### TASK TO COMPLETE
Translate this sentence from the site nurse support text below into French: "In our Site Nurse Support service we place appropriately experienced & trained nurses and/or coordinators into sites to overcome resource constraints."

In our Site Nurse Support service we place appropriately experienced & trained nurses and/or coordinators into sites to overcome resource constraints.  This service is flexible to meet with site requirements and can be anything from a day or two in total, to a regular number of days per month or even up to full time.  

Our staff, whilst financially contracted to the MRN, work on site as part of the Investigator’s team under their direction; each nurse/coordinator has their tasks delegated by the Investigator and documented as such and their CV gets filed as part of the trial documentation.

Enthusiastic research nurses & coordinators, knowledgeable in the protocol & therapy area, with time to spend talking to patients will always ensure the best enrolment – our service ensures this happens.

What can site support nurses do on site?

Our staff can cover all the roles and responsibilities expected of a research nurse or trial coordinator, including but not limited to:

  • Database review & Identification of patients
  • Pre-screening & Screening activities
  • Manage patient schedules & clinics
  • Patient assessment – safety and efficacy
  • IXRS access and entry
  • Investigator liaison
  • Pharmacy liaison
  • (e)CRF Completion & query management
  • Drug management and administration
  • Site file management
  • Site paperwork and general administration

What about sites with limited trial experience?

### DATA SHOWN
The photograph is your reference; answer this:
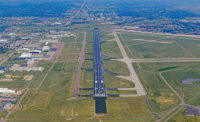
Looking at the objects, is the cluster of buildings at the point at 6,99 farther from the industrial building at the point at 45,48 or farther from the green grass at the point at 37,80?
the industrial building at the point at 45,48

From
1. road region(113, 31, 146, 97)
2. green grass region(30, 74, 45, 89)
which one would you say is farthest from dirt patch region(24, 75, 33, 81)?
road region(113, 31, 146, 97)

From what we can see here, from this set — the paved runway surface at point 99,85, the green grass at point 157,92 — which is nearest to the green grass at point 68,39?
the paved runway surface at point 99,85

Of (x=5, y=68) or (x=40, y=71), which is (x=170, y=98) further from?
(x=5, y=68)

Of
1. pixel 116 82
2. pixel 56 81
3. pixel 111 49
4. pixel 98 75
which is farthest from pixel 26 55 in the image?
pixel 116 82

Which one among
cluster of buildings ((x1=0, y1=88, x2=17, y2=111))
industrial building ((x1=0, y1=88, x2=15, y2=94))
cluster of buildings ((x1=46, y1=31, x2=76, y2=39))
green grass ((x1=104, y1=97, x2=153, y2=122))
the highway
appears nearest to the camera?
green grass ((x1=104, y1=97, x2=153, y2=122))

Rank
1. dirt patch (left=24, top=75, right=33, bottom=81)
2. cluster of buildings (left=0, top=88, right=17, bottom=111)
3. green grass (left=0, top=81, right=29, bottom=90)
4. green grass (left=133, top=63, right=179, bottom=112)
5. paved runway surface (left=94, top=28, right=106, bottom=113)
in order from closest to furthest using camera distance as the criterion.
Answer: cluster of buildings (left=0, top=88, right=17, bottom=111) → paved runway surface (left=94, top=28, right=106, bottom=113) → green grass (left=133, top=63, right=179, bottom=112) → green grass (left=0, top=81, right=29, bottom=90) → dirt patch (left=24, top=75, right=33, bottom=81)

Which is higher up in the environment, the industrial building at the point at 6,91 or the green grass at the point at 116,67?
the green grass at the point at 116,67

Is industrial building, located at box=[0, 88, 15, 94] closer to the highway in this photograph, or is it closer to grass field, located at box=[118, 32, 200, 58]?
the highway

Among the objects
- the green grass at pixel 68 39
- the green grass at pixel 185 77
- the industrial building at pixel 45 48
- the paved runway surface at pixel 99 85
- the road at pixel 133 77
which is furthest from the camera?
the green grass at pixel 68 39

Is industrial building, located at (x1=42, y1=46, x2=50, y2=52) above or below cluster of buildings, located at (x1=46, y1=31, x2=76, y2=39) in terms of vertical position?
below
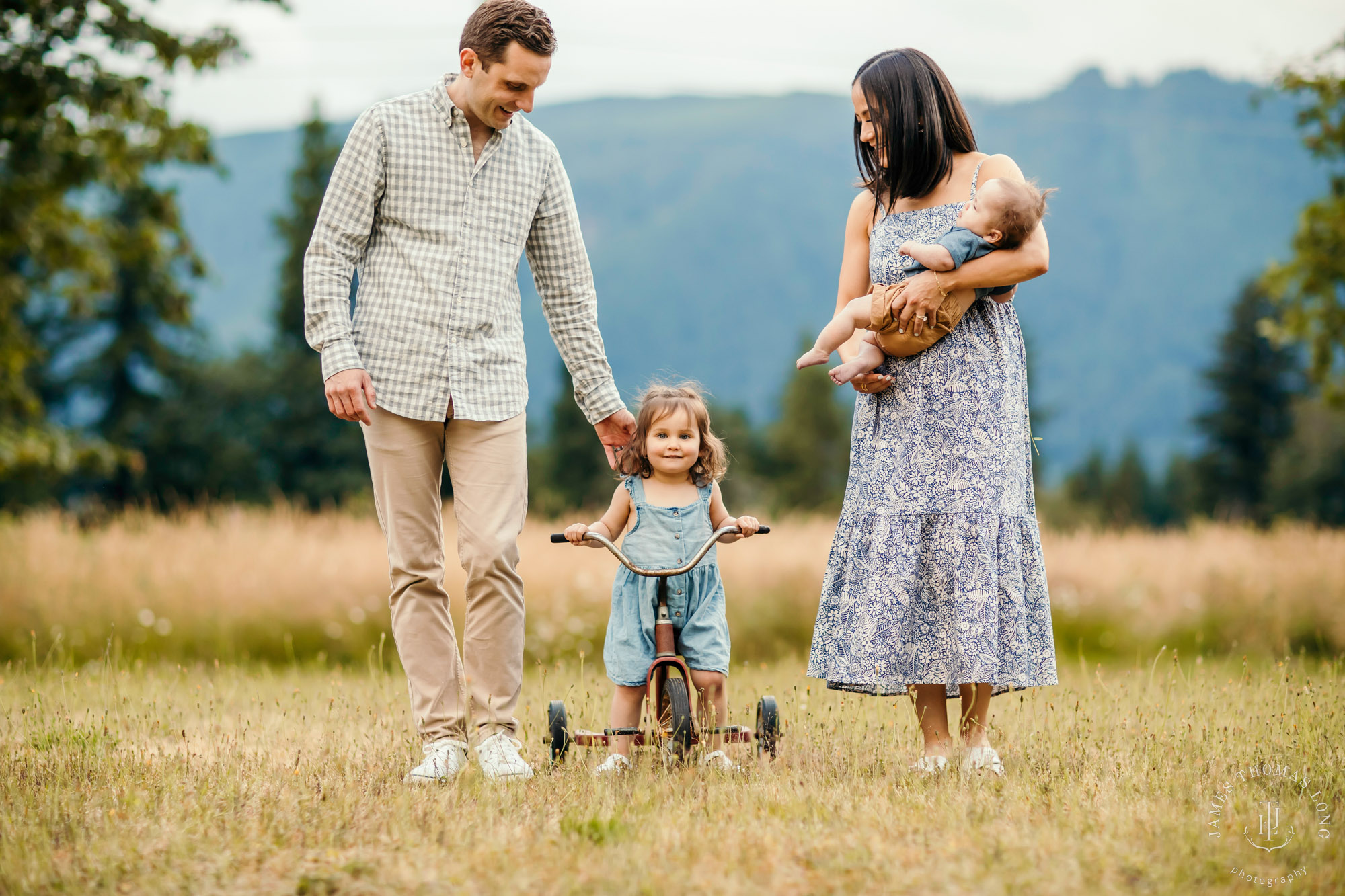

### SOLUTION TO THIS TASK
Dans le cadre de notre service Site Nurse Support, nous affectons sur les sites du personnel infirmier et/ou des coordinateurs possédant l'expérience et la formation appropriées afin de pallier le manque de ressources.